In my family, I was jokingly known to be the most heartless. Even though I’m generally warmth and helpful, my family members know that if I perceive something have negative consequences in the long term, I’m not going to budge. No matter how much others plead me, I’ll not be affected. I’m not afraid to cut people out of my life.
However, occasionally I would feel bad about it. I might think, “What if they feel hurt or shocked that I left so suddenly? What if they can’t handle it? What if this affects the rest of their lives?” It’s not as though I would change my decision, but I would still think of the impact the door slam has on the other party.
We are allowed to cut people out of our lives.
It’s important to give ourselves the permission to cut people out of our lives.

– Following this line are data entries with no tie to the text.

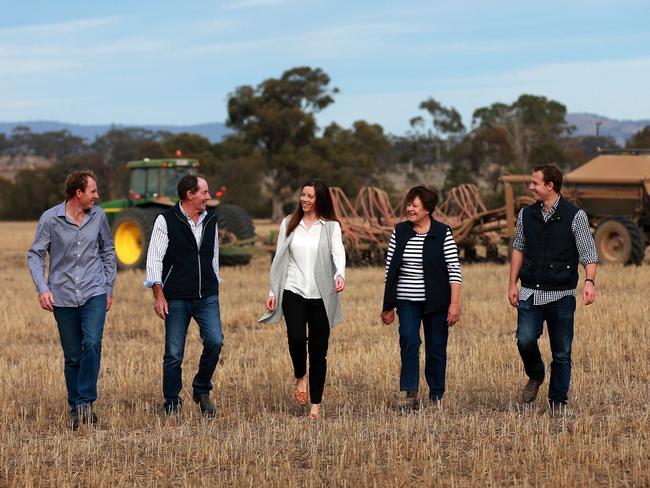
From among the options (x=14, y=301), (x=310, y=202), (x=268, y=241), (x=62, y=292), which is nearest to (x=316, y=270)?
(x=310, y=202)

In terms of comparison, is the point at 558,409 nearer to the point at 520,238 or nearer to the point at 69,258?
the point at 520,238

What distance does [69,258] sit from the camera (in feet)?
23.9

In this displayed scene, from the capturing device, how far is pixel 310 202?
7375mm

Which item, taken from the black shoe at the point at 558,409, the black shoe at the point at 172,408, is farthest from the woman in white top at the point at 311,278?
the black shoe at the point at 558,409

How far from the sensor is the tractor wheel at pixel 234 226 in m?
20.7

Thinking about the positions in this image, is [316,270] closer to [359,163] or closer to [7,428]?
[7,428]

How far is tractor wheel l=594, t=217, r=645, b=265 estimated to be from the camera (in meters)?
17.9

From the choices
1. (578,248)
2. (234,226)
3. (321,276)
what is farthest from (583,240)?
(234,226)

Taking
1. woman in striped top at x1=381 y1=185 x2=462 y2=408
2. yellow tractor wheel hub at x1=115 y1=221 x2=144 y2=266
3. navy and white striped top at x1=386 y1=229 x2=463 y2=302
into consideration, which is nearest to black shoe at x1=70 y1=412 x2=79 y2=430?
woman in striped top at x1=381 y1=185 x2=462 y2=408

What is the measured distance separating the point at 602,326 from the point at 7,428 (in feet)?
20.5

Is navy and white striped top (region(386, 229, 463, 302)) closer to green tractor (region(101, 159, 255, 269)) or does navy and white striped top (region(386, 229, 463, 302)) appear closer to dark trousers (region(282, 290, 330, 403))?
dark trousers (region(282, 290, 330, 403))

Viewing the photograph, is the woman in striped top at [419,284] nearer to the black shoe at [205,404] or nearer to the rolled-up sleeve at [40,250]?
the black shoe at [205,404]

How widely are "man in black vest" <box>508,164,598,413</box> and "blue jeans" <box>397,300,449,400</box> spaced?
52 centimetres

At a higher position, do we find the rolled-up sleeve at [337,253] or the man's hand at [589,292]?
the rolled-up sleeve at [337,253]
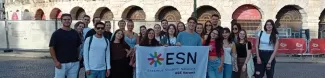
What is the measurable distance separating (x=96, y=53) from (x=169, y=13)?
60.8ft

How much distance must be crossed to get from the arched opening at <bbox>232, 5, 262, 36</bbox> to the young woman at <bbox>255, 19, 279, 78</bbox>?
14906mm

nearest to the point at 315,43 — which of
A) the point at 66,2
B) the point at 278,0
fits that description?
the point at 278,0

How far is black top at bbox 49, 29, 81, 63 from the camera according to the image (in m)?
5.93

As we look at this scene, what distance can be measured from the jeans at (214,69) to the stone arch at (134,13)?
1813 cm

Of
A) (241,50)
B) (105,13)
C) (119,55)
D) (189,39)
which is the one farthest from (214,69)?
(105,13)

Yes, our door slams might have some impact on the other person. But everyone is ultimately responsible for their own lives. We can’t stop the other party from getting upset with us or taking it negatively. We can only stop ourselves from feeling miserable by removing them from our lives. This is being responsible for our own lives.
If we have already communicated properly to the other person our boundaries and they don’t respect them, then that’s nothing else we can do. We don’t owe them an explanation after we slammed our doors. Even if we explain, it would just be a rehash of how they cross our boundaries and empty promises. It doesn’t help the situation at all.
We have to learn not to feel bad about giving someone a door slam. The door slam isn’t one of INFJ dark sides. We have to direct empathy to ourselves too. Don’t you agree?